# Brenner (CRW-F1): Probleme nach Lead-In (Nero, WinXP)



## dVrVm (26. April 2005)

Hallo
 Mein CRW-F1 macht seit kurzem Probleme: Nach dem Schreiben des Lead-In-Teils blinkt kurz die blaue (Lese-)LED auf, danach brennt der Brenner noch kurz weiter (offensichtlich bis der Puffer leer ist, was aber in Nero nicht angezeigt wird), und schaltet danach auf Lesen. Er brennt nicht mehr weiter, Brennvorgang abbrechen bringt nicht, Nero antwortet nicht (aber alle Schaltflächen usw. klickbar), und lässt sich auch nicht abschiessen.
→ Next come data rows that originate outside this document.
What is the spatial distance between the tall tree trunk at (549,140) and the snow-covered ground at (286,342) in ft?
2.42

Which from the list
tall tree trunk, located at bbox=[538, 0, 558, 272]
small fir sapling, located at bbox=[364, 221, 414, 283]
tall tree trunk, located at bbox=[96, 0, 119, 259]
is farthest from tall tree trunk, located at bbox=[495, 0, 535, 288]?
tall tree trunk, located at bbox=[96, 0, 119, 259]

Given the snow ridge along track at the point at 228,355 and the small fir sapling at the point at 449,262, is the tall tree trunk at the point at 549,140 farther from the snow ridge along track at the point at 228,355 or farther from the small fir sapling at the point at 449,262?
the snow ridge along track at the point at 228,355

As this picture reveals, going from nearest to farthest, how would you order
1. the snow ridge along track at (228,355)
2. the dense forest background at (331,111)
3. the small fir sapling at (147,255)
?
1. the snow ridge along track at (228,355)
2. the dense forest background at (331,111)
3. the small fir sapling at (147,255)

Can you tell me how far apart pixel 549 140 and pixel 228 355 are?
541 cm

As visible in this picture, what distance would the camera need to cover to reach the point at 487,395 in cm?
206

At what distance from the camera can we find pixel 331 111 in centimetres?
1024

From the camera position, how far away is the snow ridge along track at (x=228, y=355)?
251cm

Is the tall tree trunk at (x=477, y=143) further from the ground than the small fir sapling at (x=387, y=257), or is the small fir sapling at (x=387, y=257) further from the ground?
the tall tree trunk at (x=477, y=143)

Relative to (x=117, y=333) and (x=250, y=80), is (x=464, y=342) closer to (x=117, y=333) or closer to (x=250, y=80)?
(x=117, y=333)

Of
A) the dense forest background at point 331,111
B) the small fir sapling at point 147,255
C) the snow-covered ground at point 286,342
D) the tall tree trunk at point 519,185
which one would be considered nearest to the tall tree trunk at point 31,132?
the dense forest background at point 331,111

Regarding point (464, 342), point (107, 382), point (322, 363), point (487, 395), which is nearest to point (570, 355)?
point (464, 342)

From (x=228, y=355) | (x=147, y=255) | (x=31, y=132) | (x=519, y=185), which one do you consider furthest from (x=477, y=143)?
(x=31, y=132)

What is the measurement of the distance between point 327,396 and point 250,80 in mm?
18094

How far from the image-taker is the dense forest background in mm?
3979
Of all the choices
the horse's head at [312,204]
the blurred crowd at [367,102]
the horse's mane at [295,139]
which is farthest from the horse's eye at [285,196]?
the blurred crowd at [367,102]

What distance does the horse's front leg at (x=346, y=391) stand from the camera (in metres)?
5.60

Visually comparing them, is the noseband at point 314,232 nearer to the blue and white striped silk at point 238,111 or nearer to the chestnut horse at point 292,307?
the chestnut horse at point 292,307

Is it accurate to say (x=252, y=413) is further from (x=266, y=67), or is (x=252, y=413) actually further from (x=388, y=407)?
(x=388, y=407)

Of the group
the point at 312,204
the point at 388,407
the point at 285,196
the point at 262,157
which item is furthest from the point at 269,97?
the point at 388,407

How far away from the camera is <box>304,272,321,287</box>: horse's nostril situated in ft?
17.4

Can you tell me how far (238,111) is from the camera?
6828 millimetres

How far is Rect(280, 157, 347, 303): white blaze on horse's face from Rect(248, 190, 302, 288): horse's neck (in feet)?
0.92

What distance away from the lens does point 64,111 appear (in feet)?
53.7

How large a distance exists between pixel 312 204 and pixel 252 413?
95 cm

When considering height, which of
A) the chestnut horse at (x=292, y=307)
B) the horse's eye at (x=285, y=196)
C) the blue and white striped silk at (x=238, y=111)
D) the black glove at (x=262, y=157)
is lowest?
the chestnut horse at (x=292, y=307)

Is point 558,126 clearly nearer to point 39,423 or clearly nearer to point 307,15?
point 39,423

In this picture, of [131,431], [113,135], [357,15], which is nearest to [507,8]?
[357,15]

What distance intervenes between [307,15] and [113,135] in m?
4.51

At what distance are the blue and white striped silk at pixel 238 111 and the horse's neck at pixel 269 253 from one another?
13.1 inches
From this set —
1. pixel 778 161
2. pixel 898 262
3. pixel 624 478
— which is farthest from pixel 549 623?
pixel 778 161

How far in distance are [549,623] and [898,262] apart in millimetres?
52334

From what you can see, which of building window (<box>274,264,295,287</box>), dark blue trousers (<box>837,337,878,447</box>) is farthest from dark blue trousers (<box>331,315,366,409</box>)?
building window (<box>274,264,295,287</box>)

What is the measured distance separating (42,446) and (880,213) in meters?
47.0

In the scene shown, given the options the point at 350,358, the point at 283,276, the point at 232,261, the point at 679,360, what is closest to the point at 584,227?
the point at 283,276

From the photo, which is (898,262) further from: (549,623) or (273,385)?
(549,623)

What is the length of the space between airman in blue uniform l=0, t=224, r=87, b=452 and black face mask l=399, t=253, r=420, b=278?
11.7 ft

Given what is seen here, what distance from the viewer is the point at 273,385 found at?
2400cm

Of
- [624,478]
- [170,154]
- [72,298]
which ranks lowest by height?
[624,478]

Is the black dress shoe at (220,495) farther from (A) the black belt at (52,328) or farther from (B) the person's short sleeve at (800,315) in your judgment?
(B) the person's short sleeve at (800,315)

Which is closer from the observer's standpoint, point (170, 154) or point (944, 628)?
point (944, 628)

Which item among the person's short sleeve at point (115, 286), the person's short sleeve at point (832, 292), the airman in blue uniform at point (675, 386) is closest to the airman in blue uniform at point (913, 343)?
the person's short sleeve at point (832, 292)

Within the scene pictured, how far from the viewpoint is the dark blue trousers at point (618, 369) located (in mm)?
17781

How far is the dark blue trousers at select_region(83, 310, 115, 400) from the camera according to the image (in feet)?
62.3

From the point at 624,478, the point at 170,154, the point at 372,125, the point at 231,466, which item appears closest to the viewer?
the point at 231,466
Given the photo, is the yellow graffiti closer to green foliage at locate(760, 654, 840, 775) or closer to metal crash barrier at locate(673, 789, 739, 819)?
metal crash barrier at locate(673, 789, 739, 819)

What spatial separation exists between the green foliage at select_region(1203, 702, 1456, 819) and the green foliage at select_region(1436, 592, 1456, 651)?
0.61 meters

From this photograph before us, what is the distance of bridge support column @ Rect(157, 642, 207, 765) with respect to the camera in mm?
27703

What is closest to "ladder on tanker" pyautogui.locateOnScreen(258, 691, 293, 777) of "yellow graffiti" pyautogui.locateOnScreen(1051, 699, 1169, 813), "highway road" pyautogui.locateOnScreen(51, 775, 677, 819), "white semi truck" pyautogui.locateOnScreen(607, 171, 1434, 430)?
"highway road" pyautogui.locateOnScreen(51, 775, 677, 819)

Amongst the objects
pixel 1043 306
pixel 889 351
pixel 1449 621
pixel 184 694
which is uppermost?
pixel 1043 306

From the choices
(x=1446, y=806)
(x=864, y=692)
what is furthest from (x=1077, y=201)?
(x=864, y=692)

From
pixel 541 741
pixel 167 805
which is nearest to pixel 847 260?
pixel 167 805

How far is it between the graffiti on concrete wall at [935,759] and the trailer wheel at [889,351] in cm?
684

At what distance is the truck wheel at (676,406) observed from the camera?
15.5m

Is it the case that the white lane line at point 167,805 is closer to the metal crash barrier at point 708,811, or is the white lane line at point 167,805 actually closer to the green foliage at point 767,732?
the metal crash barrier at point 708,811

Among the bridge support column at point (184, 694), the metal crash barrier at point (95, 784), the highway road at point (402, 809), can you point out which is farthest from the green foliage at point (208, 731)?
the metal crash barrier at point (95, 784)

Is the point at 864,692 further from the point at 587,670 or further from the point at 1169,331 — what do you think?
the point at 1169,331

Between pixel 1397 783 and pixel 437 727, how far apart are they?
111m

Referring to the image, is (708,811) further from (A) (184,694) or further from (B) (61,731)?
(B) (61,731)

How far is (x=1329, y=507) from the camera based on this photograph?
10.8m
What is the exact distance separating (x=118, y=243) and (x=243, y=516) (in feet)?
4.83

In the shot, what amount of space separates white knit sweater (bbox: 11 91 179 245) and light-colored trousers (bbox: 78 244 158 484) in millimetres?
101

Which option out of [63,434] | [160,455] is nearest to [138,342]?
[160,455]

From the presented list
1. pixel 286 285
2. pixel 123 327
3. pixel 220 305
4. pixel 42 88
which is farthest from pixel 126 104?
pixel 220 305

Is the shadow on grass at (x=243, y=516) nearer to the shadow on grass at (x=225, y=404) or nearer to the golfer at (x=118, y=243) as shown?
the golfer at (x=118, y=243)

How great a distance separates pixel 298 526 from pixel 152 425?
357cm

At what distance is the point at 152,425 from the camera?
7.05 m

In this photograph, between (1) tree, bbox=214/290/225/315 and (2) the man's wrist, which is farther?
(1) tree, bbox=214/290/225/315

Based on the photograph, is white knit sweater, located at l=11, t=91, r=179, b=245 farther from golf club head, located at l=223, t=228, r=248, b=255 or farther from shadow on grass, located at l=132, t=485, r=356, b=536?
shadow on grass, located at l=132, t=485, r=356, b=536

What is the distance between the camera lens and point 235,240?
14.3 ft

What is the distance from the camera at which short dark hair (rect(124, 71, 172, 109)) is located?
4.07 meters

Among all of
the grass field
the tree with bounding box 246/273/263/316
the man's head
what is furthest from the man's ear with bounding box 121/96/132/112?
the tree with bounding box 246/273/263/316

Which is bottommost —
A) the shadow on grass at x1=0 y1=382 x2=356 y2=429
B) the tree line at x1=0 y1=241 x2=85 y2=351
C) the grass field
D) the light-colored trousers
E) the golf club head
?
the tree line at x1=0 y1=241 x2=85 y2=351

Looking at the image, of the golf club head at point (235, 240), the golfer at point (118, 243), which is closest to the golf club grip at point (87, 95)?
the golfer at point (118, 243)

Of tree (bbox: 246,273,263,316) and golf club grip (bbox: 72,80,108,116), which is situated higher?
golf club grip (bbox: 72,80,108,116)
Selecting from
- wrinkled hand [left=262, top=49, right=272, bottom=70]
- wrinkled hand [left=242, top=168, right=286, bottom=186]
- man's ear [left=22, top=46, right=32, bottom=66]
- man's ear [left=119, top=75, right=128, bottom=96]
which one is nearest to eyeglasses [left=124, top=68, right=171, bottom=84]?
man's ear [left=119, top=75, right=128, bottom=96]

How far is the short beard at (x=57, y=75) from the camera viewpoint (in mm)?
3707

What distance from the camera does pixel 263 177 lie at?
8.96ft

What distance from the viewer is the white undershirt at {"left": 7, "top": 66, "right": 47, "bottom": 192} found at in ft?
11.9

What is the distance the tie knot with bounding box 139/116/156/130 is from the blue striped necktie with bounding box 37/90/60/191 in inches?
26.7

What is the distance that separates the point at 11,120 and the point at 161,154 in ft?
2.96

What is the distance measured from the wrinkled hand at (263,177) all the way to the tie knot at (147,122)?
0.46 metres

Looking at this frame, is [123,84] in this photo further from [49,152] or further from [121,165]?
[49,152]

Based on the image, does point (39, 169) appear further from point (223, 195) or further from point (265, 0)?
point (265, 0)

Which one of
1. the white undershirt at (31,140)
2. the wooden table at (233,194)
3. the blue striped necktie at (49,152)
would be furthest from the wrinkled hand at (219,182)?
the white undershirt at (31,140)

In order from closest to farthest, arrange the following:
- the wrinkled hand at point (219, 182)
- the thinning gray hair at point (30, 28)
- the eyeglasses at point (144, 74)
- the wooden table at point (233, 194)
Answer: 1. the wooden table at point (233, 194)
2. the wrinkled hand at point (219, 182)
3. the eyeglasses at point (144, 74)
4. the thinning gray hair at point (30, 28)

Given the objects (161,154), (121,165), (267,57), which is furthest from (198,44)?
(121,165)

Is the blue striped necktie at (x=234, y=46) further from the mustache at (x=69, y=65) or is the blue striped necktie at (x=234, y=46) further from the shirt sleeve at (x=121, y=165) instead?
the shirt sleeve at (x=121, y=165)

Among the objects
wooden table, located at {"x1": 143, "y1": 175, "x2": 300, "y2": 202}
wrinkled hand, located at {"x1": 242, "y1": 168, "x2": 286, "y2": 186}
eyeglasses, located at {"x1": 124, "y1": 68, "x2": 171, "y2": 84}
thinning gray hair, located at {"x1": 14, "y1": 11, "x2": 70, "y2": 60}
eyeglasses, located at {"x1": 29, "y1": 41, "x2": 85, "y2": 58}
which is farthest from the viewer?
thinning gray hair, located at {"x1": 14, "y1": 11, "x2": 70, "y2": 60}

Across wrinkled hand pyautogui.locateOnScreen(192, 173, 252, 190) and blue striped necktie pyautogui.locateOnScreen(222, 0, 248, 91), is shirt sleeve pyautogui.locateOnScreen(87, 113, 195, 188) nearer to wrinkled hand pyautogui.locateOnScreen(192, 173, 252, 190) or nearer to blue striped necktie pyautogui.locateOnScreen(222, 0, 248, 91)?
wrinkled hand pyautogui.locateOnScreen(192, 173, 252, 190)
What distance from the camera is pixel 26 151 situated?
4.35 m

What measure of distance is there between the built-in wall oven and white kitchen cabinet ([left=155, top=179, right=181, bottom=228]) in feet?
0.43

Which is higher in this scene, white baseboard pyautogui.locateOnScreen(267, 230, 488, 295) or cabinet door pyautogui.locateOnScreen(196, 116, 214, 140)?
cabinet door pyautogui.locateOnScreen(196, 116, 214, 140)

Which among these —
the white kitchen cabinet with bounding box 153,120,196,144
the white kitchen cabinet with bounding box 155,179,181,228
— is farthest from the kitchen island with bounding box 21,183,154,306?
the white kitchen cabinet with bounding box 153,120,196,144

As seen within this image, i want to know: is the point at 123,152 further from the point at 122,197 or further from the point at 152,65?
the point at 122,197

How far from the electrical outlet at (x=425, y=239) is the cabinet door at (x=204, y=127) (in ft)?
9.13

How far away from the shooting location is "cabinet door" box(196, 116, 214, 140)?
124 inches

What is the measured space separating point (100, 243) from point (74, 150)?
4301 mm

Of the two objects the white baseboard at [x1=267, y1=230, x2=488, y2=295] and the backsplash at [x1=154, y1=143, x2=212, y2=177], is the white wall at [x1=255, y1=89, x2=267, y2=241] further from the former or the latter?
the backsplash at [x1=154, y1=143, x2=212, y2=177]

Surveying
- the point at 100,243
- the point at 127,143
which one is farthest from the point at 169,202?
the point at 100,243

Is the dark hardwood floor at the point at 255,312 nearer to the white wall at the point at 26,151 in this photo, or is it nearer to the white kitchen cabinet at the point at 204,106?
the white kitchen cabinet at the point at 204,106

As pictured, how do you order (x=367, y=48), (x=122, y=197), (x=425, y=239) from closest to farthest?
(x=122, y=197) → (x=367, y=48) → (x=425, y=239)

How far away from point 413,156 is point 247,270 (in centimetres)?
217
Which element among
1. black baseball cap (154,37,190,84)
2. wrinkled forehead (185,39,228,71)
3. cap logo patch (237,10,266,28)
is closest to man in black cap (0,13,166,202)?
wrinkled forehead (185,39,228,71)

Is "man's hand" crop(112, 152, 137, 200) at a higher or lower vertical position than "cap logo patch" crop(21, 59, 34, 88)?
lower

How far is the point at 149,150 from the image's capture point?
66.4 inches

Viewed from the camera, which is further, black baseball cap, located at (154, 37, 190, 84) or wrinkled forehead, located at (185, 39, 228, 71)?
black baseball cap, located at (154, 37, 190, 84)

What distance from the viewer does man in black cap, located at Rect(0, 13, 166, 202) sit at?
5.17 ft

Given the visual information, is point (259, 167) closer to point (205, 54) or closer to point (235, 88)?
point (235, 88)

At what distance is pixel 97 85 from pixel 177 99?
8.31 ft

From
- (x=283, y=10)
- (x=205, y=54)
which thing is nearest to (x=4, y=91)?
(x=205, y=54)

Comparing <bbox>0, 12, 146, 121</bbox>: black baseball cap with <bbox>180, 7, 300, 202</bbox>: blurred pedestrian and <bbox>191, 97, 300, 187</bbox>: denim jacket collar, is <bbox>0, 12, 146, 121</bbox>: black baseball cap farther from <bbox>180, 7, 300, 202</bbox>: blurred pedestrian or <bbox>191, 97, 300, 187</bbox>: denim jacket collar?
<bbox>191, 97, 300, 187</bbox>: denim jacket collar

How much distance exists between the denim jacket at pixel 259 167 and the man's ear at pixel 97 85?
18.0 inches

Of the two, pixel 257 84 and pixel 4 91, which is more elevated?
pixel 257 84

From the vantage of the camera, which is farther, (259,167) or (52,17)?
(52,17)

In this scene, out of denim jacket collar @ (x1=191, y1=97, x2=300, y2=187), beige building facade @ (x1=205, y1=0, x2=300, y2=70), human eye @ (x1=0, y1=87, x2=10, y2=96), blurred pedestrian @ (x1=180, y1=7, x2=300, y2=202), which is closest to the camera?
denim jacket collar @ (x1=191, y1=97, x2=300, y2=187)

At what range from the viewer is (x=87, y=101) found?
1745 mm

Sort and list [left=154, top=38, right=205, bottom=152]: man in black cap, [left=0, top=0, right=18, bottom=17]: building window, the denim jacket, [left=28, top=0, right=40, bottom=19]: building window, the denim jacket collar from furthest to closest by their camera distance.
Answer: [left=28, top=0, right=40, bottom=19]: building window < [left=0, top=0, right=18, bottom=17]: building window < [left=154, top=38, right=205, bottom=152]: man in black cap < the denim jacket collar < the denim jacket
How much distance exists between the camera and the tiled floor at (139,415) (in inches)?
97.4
Der Brenner dreht bis zum Abwürgen (normal abstellen kann man dann nicht, auch nicht über den Taskmanager neustarten) des Computers weiter. Ich brenne wie gesagt mit Nero, und zwar mit 5.5.8.14. Das Problem hatte ich vor Monaten kurz einmal (nach der XP-Installation), danach ging allerdings alles wieder, seit einigen Tagen geht aber gar nichts mehr.
 Ich kann nicht beurteilen, ob der Fehler an WinXP liegt (weil das System irgendwie meinen könnte, eine neue CD sei eingelegt worden, und sie darum lesen will), an Nero (irgendwelche Programmspasmen) oder am Brenner selbst (evtl. an der Firmware).
 Kennt jemand das Problem? Abhilfe, Gründe?
 Danke,
 dvr


----------



## MC-René (2. November 2005)

Hallo!

Hab fast das gleiche Problem:

Guckst Du hier: Brenner bricht das Brennen ab... 

Gruß, MC!

EDIT: UUPS; schon ziemlich alt der Thread..., sorry


----------